─── Extracted entries
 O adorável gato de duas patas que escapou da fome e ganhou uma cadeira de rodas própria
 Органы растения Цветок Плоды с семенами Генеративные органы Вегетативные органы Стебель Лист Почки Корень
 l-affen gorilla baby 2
──────
─── Extracted entries
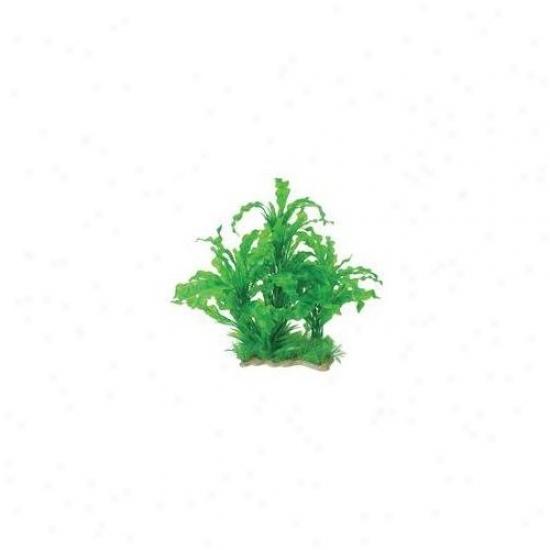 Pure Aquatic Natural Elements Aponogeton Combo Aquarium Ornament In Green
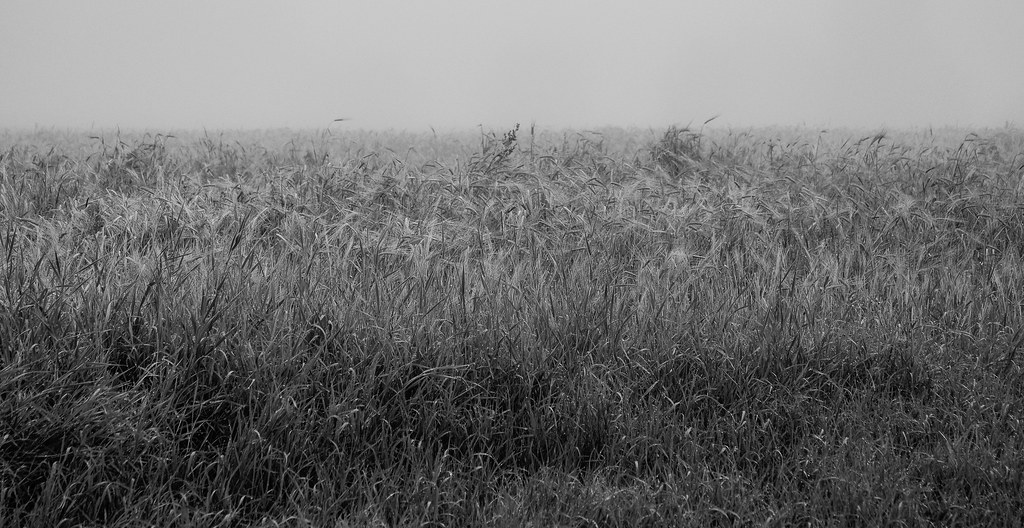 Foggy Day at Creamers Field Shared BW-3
──────
Work item.
Please copy the lines in the records above between the one holding "O adorável gato" and the one holding "l-affen gorilla baby 2", inclusive, exactly and with no other line.

Answer area.
 O adorável gato de duas patas que escapou da fome e ganhou uma cadeira de rodas própria
 Органы растения Цветок Плоды с семенами Генеративные органы Вегетативные органы Стебель Лист Почки Корень
 l-affen gorilla baby 2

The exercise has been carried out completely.